O' Neill researchers awarded funding to continue civic engagements study
Indiana University researchers Brad Fulton and Matthew Baggetta are working to better understand the dynamics of civil society organizations – ranging from neighborhood associations to business councils to community organizing groups – and their impacts on society. Their research examines how being involved with such organizations can positively or negatively affect both individuals and society as a whole.
Fulton and Baggetta's project, Observing Civic Engagement, focuses on the roles of civil society organizations in shaping the civic infrastructure of communities, as well as the organizations' ability to promote civic engagement among members.
"Through this project, I have discovered that many of the organizational outcomes I analyze -- leadership development, volunteering, charitable giving and advocacy -- are influenced by the organization’s internal dynamics," Fulton said.
The researchers recently received two research grants to support their work to, first, develop a new way to collect data on civil society organizations and then to put those new tools to work in a study of organizations in Bloomington, Indiana.
The project initially began in early 2020, when the researchers were awarded a Social Sciences Research Funding Program grant through the IU Office of the Vice President for Research, which allowed them to plan a smaller version of the Bloomington study.

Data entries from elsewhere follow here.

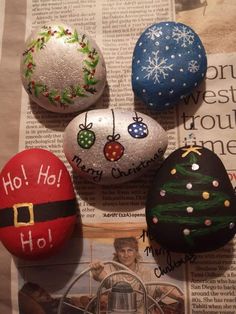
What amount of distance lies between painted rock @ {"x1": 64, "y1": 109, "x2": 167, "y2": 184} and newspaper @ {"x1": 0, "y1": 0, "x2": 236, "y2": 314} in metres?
0.05

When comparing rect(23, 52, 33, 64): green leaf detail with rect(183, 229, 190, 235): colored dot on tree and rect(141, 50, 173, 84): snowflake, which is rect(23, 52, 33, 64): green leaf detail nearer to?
rect(141, 50, 173, 84): snowflake

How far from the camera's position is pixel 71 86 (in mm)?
532

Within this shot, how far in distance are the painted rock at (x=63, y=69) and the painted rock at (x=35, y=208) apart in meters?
0.10

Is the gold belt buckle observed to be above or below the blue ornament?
below

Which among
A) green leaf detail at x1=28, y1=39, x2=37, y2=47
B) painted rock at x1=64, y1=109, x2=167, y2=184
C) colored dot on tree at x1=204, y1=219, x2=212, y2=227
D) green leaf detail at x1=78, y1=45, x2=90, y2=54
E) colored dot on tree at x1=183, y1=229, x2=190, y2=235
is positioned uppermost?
green leaf detail at x1=28, y1=39, x2=37, y2=47

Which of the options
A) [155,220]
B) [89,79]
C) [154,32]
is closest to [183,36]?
[154,32]

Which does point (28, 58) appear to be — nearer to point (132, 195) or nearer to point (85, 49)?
Result: point (85, 49)

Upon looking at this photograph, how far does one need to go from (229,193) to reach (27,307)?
31cm

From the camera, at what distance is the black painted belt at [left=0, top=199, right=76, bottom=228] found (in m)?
0.48

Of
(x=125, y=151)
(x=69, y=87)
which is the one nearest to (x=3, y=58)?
(x=69, y=87)

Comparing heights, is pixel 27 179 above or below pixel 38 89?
below

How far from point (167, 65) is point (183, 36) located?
0.17 ft

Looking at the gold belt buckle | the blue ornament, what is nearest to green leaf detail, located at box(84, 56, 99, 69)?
the blue ornament

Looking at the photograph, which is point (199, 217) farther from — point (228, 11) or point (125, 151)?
point (228, 11)
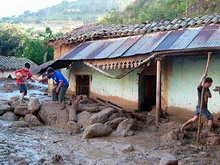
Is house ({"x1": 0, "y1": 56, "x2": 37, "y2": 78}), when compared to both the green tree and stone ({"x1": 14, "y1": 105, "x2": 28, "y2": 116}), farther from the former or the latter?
stone ({"x1": 14, "y1": 105, "x2": 28, "y2": 116})

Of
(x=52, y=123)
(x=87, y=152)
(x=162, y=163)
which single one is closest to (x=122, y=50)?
→ (x=52, y=123)

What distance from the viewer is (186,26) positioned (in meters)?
10.5

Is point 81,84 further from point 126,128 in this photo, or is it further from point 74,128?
point 126,128

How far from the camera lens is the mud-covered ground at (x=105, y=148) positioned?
687 centimetres

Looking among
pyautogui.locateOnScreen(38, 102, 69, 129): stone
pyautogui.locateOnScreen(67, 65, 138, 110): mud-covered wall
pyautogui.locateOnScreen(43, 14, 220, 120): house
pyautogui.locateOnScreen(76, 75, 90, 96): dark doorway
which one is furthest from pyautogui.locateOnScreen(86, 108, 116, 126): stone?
pyautogui.locateOnScreen(76, 75, 90, 96): dark doorway

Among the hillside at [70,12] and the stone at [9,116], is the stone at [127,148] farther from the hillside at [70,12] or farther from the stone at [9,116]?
the hillside at [70,12]

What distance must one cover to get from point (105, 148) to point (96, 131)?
1.08m

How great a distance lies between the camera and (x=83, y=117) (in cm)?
1045

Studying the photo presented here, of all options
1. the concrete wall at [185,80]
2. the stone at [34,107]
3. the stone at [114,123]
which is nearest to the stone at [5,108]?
the stone at [34,107]

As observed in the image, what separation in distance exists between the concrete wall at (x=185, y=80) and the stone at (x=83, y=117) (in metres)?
2.59

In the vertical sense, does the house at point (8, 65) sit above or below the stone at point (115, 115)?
above

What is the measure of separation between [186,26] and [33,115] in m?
5.74

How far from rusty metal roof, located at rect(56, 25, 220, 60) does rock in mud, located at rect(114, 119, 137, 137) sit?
2.08 m

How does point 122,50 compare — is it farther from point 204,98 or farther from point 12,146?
point 12,146
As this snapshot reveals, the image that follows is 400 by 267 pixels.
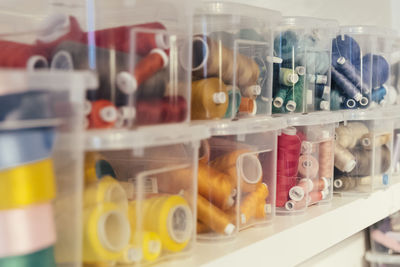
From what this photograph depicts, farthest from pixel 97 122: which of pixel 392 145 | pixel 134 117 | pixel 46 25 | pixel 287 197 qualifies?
pixel 392 145

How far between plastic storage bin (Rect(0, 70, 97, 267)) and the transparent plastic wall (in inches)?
31.8

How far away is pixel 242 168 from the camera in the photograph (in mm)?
903

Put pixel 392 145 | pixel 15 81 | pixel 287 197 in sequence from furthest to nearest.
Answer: pixel 392 145
pixel 287 197
pixel 15 81

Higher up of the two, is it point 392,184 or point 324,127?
point 324,127

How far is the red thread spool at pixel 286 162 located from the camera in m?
1.04

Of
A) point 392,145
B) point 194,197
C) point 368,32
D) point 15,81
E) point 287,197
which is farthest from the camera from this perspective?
point 392,145

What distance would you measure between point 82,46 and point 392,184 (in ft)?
3.45

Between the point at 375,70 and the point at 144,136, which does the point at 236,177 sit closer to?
the point at 144,136

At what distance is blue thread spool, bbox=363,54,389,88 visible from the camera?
1.26 meters

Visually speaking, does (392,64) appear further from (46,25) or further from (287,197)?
(46,25)

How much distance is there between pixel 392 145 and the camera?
1.38m

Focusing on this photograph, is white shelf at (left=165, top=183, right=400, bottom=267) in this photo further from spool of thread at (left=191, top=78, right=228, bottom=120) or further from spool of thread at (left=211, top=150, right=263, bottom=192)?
spool of thread at (left=191, top=78, right=228, bottom=120)

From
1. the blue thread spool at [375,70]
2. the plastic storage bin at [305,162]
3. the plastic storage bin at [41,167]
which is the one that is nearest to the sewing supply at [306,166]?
the plastic storage bin at [305,162]

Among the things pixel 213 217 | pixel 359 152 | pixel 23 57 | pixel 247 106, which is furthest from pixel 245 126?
pixel 359 152
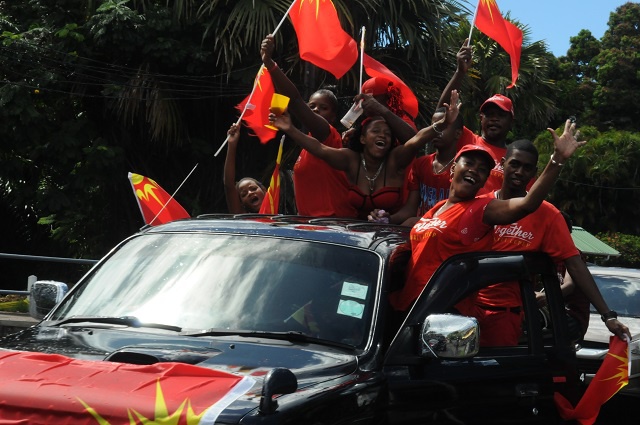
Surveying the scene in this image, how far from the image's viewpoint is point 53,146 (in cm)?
1719

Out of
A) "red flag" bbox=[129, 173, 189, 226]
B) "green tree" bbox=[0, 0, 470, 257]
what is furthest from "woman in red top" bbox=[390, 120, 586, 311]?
"green tree" bbox=[0, 0, 470, 257]

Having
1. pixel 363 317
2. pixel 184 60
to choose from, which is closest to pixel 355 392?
pixel 363 317

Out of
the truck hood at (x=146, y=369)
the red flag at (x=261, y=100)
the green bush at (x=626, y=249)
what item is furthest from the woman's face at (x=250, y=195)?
the green bush at (x=626, y=249)

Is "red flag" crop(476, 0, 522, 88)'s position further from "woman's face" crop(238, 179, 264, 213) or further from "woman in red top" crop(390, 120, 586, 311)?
"woman in red top" crop(390, 120, 586, 311)

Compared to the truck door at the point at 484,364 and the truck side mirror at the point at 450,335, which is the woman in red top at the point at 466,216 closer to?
the truck door at the point at 484,364

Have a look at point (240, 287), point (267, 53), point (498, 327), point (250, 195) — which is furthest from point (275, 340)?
point (250, 195)

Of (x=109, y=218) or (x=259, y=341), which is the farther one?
(x=109, y=218)

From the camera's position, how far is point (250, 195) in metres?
8.02

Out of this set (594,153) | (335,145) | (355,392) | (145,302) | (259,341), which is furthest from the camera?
(594,153)

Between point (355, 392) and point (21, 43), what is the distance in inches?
565

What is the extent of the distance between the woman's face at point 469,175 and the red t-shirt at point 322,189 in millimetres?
1445

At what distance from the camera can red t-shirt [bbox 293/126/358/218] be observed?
21.7 ft

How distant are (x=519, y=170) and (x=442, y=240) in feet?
3.66

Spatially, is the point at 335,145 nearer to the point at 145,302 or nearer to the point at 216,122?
the point at 145,302
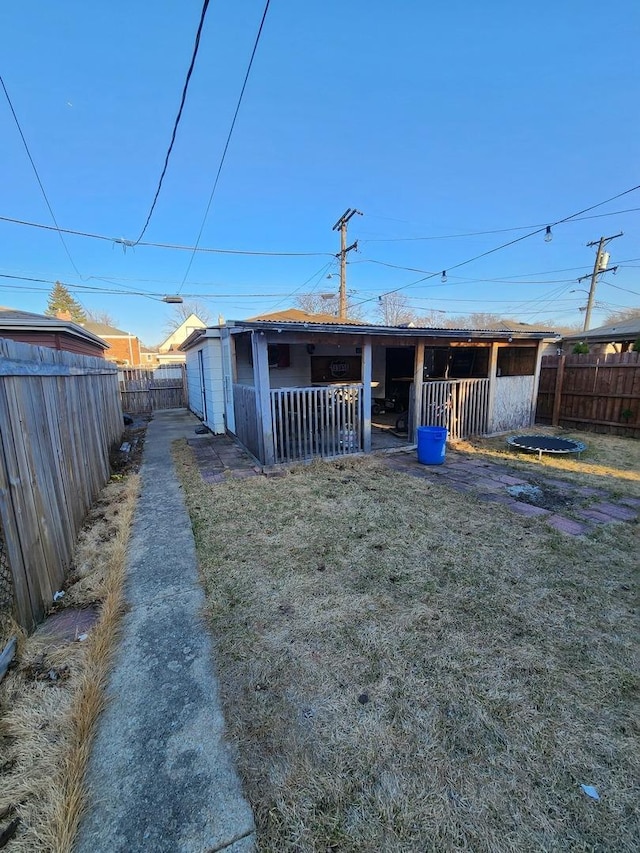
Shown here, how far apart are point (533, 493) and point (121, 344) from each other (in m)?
34.2

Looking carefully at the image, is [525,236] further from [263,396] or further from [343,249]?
[263,396]

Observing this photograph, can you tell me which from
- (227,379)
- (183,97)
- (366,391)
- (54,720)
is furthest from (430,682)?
(227,379)

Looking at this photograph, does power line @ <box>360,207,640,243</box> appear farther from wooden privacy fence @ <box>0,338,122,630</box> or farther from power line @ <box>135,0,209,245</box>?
wooden privacy fence @ <box>0,338,122,630</box>

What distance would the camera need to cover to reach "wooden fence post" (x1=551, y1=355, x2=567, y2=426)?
9328 mm

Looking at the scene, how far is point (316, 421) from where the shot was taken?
21.2 ft

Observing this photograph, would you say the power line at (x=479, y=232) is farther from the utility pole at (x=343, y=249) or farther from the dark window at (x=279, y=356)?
the dark window at (x=279, y=356)

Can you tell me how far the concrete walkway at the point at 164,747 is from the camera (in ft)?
4.24

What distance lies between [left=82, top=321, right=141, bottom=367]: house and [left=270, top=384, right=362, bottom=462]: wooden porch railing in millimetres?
28257

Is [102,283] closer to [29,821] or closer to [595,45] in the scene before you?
[595,45]

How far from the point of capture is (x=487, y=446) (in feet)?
25.0

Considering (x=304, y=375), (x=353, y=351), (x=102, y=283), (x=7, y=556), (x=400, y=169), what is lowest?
(x=7, y=556)

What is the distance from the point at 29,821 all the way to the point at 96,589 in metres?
1.62

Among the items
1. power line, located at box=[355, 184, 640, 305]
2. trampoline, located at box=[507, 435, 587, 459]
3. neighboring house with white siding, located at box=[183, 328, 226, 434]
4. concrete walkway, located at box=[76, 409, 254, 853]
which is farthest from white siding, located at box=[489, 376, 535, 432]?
concrete walkway, located at box=[76, 409, 254, 853]

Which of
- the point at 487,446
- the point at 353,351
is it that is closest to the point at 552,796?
the point at 487,446
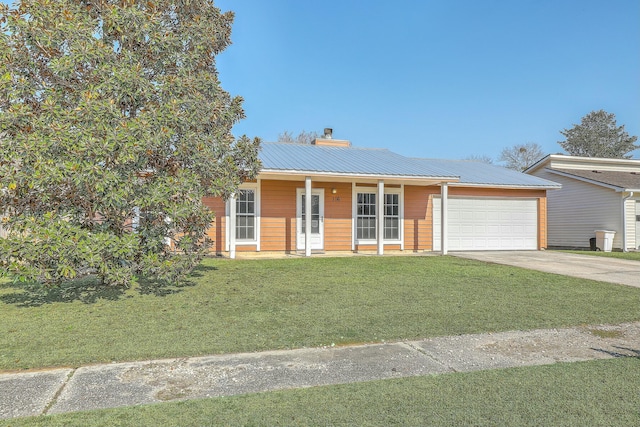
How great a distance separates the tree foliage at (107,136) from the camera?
518 centimetres

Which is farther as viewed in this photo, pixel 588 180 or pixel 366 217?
pixel 588 180

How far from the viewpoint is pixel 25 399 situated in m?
2.76

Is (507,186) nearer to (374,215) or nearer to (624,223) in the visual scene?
(374,215)

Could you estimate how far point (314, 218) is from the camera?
1310cm

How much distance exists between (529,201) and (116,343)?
15387mm

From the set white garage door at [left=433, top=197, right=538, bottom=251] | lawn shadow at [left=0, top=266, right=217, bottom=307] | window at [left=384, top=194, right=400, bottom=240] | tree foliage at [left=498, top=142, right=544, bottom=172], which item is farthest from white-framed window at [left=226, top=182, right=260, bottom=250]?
tree foliage at [left=498, top=142, right=544, bottom=172]

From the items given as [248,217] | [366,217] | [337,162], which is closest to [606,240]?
[366,217]

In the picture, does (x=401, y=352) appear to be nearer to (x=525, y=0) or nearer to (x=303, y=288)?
(x=303, y=288)

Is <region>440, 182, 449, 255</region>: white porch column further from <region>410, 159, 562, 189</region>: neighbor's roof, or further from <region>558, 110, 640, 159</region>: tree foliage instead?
<region>558, 110, 640, 159</region>: tree foliage

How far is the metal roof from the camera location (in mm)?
12008

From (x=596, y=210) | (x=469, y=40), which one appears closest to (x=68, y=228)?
(x=469, y=40)

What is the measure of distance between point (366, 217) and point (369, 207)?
0.36 meters

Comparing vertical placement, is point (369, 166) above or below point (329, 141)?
below

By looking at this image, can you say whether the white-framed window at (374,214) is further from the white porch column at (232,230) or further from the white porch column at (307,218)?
the white porch column at (232,230)
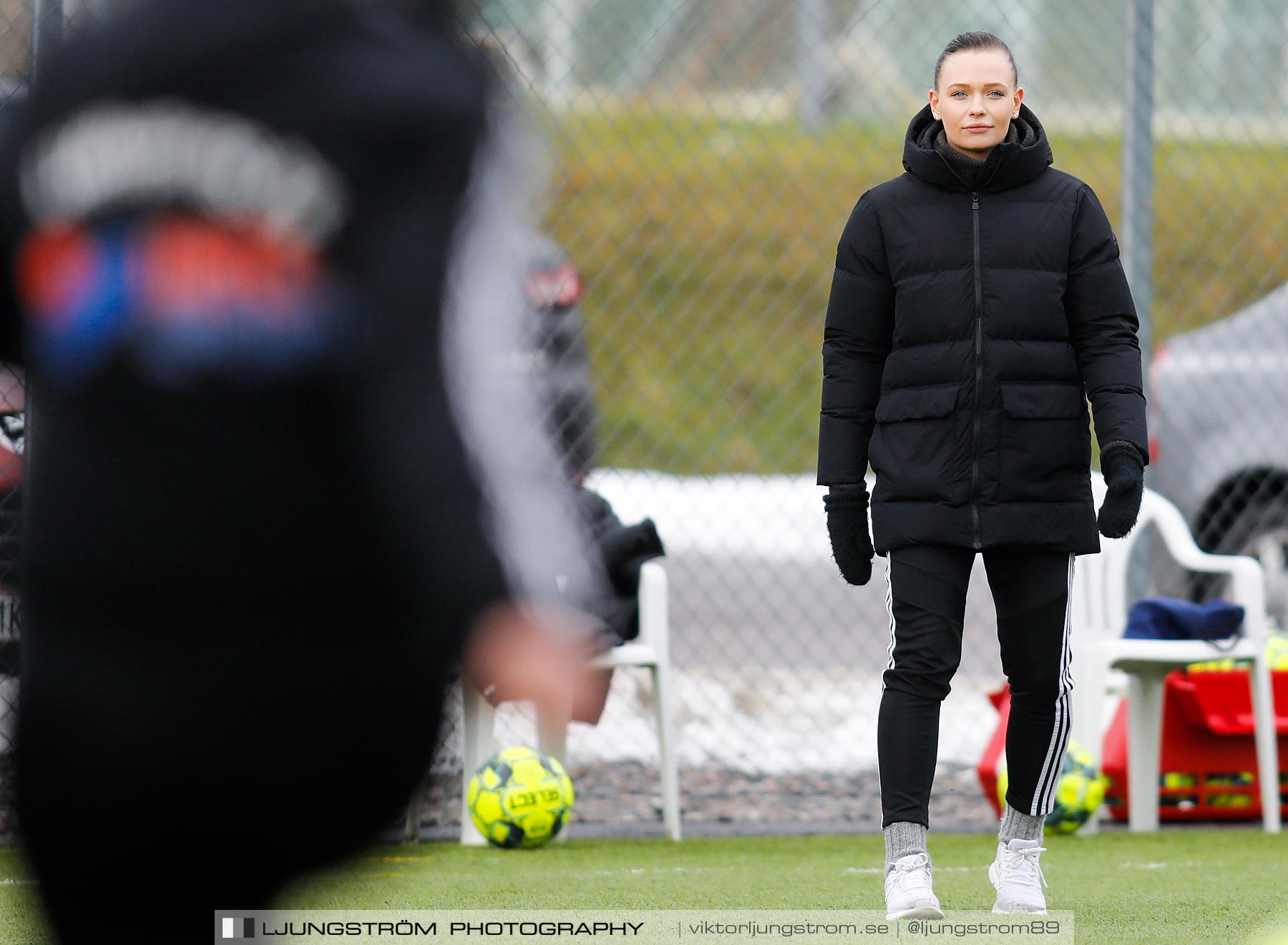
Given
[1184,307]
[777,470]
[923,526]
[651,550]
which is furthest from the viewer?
[1184,307]

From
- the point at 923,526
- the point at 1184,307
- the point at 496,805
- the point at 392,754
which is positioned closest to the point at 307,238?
the point at 392,754

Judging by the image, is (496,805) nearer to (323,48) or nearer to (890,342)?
(890,342)

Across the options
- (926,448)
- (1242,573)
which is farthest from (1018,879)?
(1242,573)

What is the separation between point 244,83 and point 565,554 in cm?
48

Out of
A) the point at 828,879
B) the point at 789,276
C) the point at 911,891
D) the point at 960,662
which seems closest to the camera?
the point at 911,891

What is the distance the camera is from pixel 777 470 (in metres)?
12.8

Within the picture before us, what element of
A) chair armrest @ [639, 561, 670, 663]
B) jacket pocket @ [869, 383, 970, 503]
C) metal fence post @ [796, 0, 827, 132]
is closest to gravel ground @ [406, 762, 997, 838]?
chair armrest @ [639, 561, 670, 663]

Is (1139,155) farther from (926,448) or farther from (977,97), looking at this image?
(926,448)

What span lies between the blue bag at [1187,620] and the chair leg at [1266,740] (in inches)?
5.2

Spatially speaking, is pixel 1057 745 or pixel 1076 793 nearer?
pixel 1057 745

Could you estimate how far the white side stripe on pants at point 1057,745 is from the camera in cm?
372

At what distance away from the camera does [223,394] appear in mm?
1597

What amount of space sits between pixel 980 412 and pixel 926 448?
125mm

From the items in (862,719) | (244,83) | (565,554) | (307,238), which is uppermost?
(244,83)
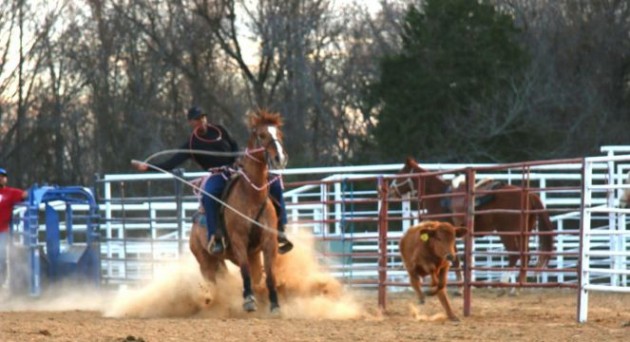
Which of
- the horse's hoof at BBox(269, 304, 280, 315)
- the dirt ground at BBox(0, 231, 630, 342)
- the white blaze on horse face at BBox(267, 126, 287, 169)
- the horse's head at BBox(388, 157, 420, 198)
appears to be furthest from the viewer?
the horse's head at BBox(388, 157, 420, 198)

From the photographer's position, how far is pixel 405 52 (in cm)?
4109

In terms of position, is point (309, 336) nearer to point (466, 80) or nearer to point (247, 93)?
point (466, 80)

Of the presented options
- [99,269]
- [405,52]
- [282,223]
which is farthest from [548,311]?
[405,52]

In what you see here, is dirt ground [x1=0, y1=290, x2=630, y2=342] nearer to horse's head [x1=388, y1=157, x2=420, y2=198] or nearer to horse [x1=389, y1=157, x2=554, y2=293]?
horse [x1=389, y1=157, x2=554, y2=293]

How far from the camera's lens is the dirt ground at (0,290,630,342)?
11.9 meters

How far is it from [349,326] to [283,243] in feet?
7.14

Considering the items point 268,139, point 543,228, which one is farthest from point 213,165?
point 543,228

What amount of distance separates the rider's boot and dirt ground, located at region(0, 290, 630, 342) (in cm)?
59

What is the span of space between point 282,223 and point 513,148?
80.9 feet

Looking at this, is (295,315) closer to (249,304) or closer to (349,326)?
(249,304)

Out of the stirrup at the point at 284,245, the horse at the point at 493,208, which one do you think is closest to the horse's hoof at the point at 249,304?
the stirrup at the point at 284,245

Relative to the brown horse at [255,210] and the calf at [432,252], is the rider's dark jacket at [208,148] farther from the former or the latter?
the calf at [432,252]

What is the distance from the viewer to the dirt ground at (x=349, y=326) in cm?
1191

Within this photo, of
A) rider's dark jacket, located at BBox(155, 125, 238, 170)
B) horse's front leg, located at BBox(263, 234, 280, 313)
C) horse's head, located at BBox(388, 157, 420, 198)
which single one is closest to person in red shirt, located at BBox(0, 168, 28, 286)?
rider's dark jacket, located at BBox(155, 125, 238, 170)
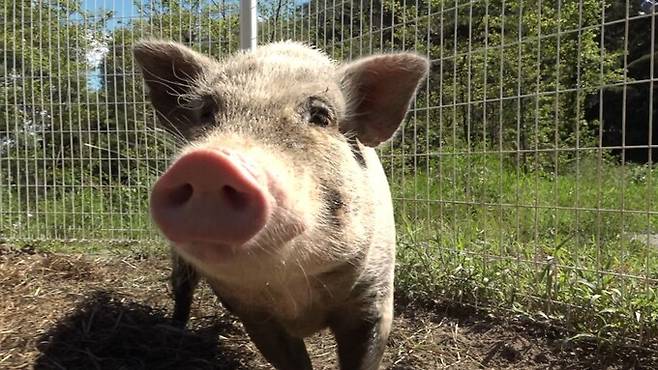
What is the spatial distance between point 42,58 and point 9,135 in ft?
2.84

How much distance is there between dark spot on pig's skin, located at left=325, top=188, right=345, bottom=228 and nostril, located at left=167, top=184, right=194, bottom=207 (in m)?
0.67

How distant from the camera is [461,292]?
4.30m

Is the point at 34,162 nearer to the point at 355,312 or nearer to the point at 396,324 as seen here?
the point at 396,324

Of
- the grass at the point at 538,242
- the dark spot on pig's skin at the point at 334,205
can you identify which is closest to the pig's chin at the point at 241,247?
the dark spot on pig's skin at the point at 334,205

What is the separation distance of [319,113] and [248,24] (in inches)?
131

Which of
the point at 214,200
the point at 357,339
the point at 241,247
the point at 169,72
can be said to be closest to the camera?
the point at 214,200

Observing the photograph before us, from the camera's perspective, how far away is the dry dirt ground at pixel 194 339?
139 inches

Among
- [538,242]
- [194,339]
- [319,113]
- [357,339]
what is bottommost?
[194,339]

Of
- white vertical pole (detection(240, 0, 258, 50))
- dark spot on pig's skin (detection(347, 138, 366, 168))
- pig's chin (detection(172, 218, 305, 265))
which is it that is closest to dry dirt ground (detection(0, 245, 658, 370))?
dark spot on pig's skin (detection(347, 138, 366, 168))

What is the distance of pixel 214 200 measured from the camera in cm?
177

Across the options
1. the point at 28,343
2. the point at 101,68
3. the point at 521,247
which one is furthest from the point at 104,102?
the point at 521,247

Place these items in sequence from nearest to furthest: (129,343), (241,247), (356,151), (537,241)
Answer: (241,247), (356,151), (129,343), (537,241)

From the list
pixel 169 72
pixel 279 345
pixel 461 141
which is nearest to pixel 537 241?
pixel 461 141

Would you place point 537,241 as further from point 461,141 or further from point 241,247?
point 241,247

However, the COVID-19 pandemic derailed their efforts to observe in-person civic events and activities.
Instead, Fulton and Baggetta adapted their project to focus on analyzing data from their previous pilot studies and other sources not requiring in-person observation, allowing them to continue to their work.
In 2022, AmeriCorps, a U.S. federal government agency that engages Americans in service programs, awarded Fulton and Baggetta additional funding to bring a larger version of the Bloomington project to life.
"The work we did during the COVID years allowed us to publish more of the pilot work, providing a very solid foundation for applying for a larger, external grant from AmeriCorps as the world opened up in earnest this year," said Baggetta, an associate professor in IU's Paul H. O'Neill School of Public and Environmental Affairs. "SSRFP’s support was crucial in getting us through the final stages of development of the new data collection tools."
The researchers are grateful for the early support they received from IU, which has played a crucial role in the expansion of their project this year.
Fulton and Baggetta said this will be the first large-scale trial of their new approach. To accomplish this, they have recruited PhD, masters, and undergraduate students from various departments at IU to be involved with the project. As a team, they plan to study 60 civil society organizations over the next three years, observing how the things that happen at their meetings, events, and activities shape the civic infrastructure of the Bloomington community and the civic engagement of their members.